[Records excerpted from a collection]
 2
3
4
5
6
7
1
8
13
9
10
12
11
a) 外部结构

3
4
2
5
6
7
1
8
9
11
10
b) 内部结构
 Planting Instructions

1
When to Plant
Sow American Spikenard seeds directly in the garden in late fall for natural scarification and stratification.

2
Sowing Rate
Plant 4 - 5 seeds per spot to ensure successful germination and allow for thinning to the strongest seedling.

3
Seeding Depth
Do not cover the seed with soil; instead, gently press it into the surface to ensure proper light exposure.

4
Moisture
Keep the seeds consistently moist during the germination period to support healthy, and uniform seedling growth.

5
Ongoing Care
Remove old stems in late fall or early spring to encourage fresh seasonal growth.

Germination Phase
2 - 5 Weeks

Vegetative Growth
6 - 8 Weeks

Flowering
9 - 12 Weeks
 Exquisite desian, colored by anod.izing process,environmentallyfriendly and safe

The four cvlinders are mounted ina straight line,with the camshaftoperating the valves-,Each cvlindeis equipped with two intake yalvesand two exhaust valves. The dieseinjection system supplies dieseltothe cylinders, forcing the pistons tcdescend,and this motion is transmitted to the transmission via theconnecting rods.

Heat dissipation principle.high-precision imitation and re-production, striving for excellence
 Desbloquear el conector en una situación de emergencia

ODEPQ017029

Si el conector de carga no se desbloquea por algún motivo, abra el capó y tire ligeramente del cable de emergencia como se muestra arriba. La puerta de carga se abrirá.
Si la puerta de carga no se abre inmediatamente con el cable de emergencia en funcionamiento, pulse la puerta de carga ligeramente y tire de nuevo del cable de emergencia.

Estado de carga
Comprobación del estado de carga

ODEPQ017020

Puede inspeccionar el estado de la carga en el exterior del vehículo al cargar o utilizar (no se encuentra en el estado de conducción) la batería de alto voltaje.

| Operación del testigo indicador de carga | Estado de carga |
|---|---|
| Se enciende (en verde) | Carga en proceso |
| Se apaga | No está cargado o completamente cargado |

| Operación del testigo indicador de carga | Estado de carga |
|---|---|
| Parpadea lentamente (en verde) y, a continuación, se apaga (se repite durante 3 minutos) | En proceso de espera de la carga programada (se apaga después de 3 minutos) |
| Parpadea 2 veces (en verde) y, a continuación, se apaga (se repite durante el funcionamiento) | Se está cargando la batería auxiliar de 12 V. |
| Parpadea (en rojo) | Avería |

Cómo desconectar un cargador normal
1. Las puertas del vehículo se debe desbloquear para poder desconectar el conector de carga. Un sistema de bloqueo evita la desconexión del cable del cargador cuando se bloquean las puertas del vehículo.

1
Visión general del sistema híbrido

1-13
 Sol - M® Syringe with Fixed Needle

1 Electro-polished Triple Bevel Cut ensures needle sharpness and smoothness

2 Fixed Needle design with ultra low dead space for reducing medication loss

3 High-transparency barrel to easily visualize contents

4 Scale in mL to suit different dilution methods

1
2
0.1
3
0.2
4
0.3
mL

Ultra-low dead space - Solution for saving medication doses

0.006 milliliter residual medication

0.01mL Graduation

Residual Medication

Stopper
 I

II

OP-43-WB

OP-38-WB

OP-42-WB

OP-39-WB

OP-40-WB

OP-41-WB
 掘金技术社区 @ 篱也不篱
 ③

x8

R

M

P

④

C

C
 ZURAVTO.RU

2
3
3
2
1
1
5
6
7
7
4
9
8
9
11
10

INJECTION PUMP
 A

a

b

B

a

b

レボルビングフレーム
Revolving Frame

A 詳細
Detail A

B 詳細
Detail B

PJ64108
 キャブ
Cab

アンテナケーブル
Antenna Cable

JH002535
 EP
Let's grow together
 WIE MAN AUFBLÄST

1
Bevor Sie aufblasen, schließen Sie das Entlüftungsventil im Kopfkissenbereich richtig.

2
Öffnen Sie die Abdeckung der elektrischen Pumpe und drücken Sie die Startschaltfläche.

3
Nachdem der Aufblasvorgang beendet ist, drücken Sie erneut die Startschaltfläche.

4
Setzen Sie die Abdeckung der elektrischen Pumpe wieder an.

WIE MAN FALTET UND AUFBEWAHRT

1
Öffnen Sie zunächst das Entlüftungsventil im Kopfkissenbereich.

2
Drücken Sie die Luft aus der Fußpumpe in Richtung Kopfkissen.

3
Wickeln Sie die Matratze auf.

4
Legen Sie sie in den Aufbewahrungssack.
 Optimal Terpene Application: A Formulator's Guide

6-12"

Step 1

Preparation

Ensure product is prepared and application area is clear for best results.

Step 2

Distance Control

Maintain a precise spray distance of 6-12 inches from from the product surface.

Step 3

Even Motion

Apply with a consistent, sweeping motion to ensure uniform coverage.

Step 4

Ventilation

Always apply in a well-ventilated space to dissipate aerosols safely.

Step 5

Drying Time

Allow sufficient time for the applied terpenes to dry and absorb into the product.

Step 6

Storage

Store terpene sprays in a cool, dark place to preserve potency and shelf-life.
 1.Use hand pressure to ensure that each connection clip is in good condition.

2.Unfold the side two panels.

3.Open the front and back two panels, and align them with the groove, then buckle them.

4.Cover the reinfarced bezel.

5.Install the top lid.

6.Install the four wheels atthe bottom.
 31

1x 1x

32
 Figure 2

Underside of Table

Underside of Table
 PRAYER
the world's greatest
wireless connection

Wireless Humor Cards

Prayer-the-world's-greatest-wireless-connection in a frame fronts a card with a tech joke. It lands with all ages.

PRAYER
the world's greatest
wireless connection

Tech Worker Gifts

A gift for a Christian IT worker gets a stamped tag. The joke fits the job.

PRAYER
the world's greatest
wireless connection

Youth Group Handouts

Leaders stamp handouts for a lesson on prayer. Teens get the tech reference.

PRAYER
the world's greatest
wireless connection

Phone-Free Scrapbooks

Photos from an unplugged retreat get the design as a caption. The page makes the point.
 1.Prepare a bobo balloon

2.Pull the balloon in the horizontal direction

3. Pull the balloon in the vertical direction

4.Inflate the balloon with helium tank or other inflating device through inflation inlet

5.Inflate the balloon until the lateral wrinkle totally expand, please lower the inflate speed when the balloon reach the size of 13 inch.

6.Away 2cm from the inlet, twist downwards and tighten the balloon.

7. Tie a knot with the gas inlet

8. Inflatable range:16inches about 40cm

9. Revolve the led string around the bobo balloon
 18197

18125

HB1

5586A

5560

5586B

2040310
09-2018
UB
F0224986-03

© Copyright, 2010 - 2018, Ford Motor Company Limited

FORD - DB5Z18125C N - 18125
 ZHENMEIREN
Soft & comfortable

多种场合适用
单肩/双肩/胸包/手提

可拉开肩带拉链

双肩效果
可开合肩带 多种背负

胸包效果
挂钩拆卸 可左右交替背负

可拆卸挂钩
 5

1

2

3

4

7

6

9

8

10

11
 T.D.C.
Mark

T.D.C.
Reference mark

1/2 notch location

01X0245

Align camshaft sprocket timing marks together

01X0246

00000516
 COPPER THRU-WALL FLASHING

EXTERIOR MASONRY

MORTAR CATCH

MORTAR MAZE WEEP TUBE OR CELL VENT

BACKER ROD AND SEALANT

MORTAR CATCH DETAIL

■ YOUR ASSIGNMENT ■
Retype every record above exactly.

■ TASK RESPONSE ■
 2
3
4
5
6
7
1
8
13
9
10
12
11
a) 外部结构

3
4
2
5
6
7
1
8
9
11
10
b) 内部结构
 Planting Instructions

1
When to Plant
Sow American Spikenard seeds directly in the garden in late fall for natural scarification and stratification.

2
Sowing Rate
Plant 4 - 5 seeds per spot to ensure successful germination and allow for thinning to the strongest seedling.

3
Seeding Depth
Do not cover the seed with soil; instead, gently press it into the surface to ensure proper light exposure.

4
Moisture
Keep the seeds consistently moist during the germination period to support healthy, and uniform seedling growth.

5
Ongoing Care
Remove old stems in late fall or early spring to encourage fresh seasonal growth.

Germination Phase
2 - 5 Weeks

Vegetative Growth
6 - 8 Weeks

Flowering
9 - 12 Weeks
 Exquisite desian, colored by anod.izing process,environmentallyfriendly and safe

The four cvlinders are mounted ina straight line,with the camshaftoperating the valves-,Each cvlindeis equipped with two intake yalvesand two exhaust valves. The dieseinjection system supplies dieseltothe cylinders, forcing the pistons tcdescend,and this motion is transmitted to the transmission via theconnecting rods.

Heat dissipation principle.high-precision imitation and re-production, striving for excellence
 Desbloquear el conector en una situación de emergencia

ODEPQ017029

Si el conector de carga no se desbloquea por algún motivo, abra el capó y tire ligeramente del cable de emergencia como se muestra arriba. La puerta de carga se abrirá.
Si la puerta de carga no se abre inmediatamente con el cable de emergencia en funcionamiento, pulse la puerta de carga ligeramente y tire de nuevo del cable de emergencia.

Estado de carga
Comprobación del estado de carga

ODEPQ017020

Puede inspeccionar el estado de la carga en el exterior del vehículo al cargar o utilizar (no se encuentra en el estado de conducción) la batería de alto voltaje.

| Operación del testigo indicador de carga | Estado de carga |
|---|---|
| Se enciende (en verde) | Carga en proceso |
| Se apaga | No está cargado o completamente cargado |

| Operación del testigo indicador de carga | Estado de carga |
|---|---|
| Parpadea lentamente (en verde) y, a continuación, se apaga (se repite durante 3 minutos) | En proceso de espera de la carga programada (se apaga después de 3 minutos) |
| Parpadea 2 veces (en verde) y, a continuación, se apaga (se repite durante el funcionamiento) | Se está cargando la batería auxiliar de 12 V. |
| Parpadea (en rojo) | Avería |

Cómo desconectar un cargador normal
1. Las puertas del vehículo se debe desbloquear para poder desconectar el conector de carga. Un sistema de bloqueo evita la desconexión del cable del cargador cuando se bloquean las puertas del vehículo.

1
Visión general del sistema híbrido

1-13
 Sol - M® Syringe with Fixed Needle

1 Electro-polished Triple Bevel Cut ensures needle sharpness and smoothness

2 Fixed Needle design with ultra low dead space for reducing medication loss

3 High-transparency barrel to easily visualize contents

4 Scale in mL to suit different dilution methods

1
2
0.1
3
0.2
4
0.3
mL

Ultra-low dead space - Solution for saving medication doses

0.006 milliliter residual medication

0.01mL Graduation

Residual Medication

Stopper
 I

II

OP-43-WB

OP-38-WB

OP-42-WB

OP-39-WB

OP-40-WB

OP-41-WB
 掘金技术社区 @ 篱也不篱
 ③

x8

R

M

P

④

C

C
 ZURAVTO.RU

2
3
3
2
1
1
5
6
7
7
4
9
8
9
11
10

INJECTION PUMP
 A

a

b

B

a

b

レボルビングフレーム
Revolving Frame

A 詳細
Detail A

B 詳細
Detail B

PJ64108
 キャブ
Cab

アンテナケーブル
Antenna Cable

JH002535
 EP
Let's grow together
 WIE MAN AUFBLÄST

1
Bevor Sie aufblasen, schließen Sie das Entlüftungsventil im Kopfkissenbereich richtig.

2
Öffnen Sie die Abdeckung der elektrischen Pumpe und drücken Sie die Startschaltfläche.

3
Nachdem der Aufblasvorgang beendet ist, drücken Sie erneut die Startschaltfläche.

4
Setzen Sie die Abdeckung der elektrischen Pumpe wieder an.

WIE MAN FALTET UND AUFBEWAHRT

1
Öffnen Sie zunächst das Entlüftungsventil im Kopfkissenbereich.

2
Drücken Sie die Luft aus der Fußpumpe in Richtung Kopfkissen.

3
Wickeln Sie die Matratze auf.

4
Legen Sie sie in den Aufbewahrungssack.
 Optimal Terpene Application: A Formulator's Guide

6-12"

Step 1

Preparation

Ensure product is prepared and application area is clear for best results.

Step 2

Distance Control

Maintain a precise spray distance of 6-12 inches from from the product surface.

Step 3

Even Motion

Apply with a consistent, sweeping motion to ensure uniform coverage.

Step 4

Ventilation

Always apply in a well-ventilated space to dissipate aerosols safely.

Step 5

Drying Time

Allow sufficient time for the applied terpenes to dry and absorb into the product.

Step 6

Storage

Store terpene sprays in a cool, dark place to preserve potency and shelf-life.
 1.Use hand pressure to ensure that each connection clip is in good condition.

2.Unfold the side two panels.

3.Open the front and back two panels, and align them with the groove, then buckle them.

4.Cover the reinfarced bezel.

5.Install the top lid.

6.Install the four wheels atthe bottom.
 31

1x 1x

32
 Figure 2

Underside of Table

Underside of Table
 PRAYER
the world's greatest
wireless connection

Wireless Humor Cards

Prayer-the-world's-greatest-wireless-connection in a frame fronts a card with a tech joke. It lands with all ages.

PRAYER
the world's greatest
wireless connection

Tech Worker Gifts

A gift for a Christian IT worker gets a stamped tag. The joke fits the job.

PRAYER
the world's greatest
wireless connection

Youth Group Handouts

Leaders stamp handouts for a lesson on prayer. Teens get the tech reference.

PRAYER
the world's greatest
wireless connection

Phone-Free Scrapbooks

Photos from an unplugged retreat get the design as a caption. The page makes the point.
 1.Prepare a bobo balloon

2.Pull the balloon in the horizontal direction

3. Pull the balloon in the vertical direction

4.Inflate the balloon with helium tank or other inflating device through inflation inlet

5.Inflate the balloon until the lateral wrinkle totally expand, please lower the inflate speed when the balloon reach the size of 13 inch.

6.Away 2cm from the inlet, twist downwards and tighten the balloon.

7. Tie a knot with the gas inlet

8. Inflatable range:16inches about 40cm

9. Revolve the led string around the bobo balloon
 18197

18125

HB1

5586A

5560

5586B

2040310
09-2018
UB
F0224986-03

© Copyright, 2010 - 2018, Ford Motor Company Limited

FORD - DB5Z18125C N - 18125
 ZHENMEIREN
Soft & comfortable

多种场合适用
单肩/双肩/胸包/手提

可拉开肩带拉链

双肩效果
可开合肩带 多种背负

胸包效果
挂钩拆卸 可左右交替背负

可拆卸挂钩
 5

1

2

3

4

7

6

9

8

10

11
 T.D.C.
Mark

T.D.C.
Reference mark

1/2 notch location

01X0245

Align camshaft sprocket timing marks together

01X0246

00000516
 COPPER THRU-WALL FLASHING

EXTERIOR MASONRY

MORTAR CATCH

MORTAR MAZE WEEP TUBE OR CELL VENT

BACKER ROD AND SEALANT

MORTAR CATCH DETAIL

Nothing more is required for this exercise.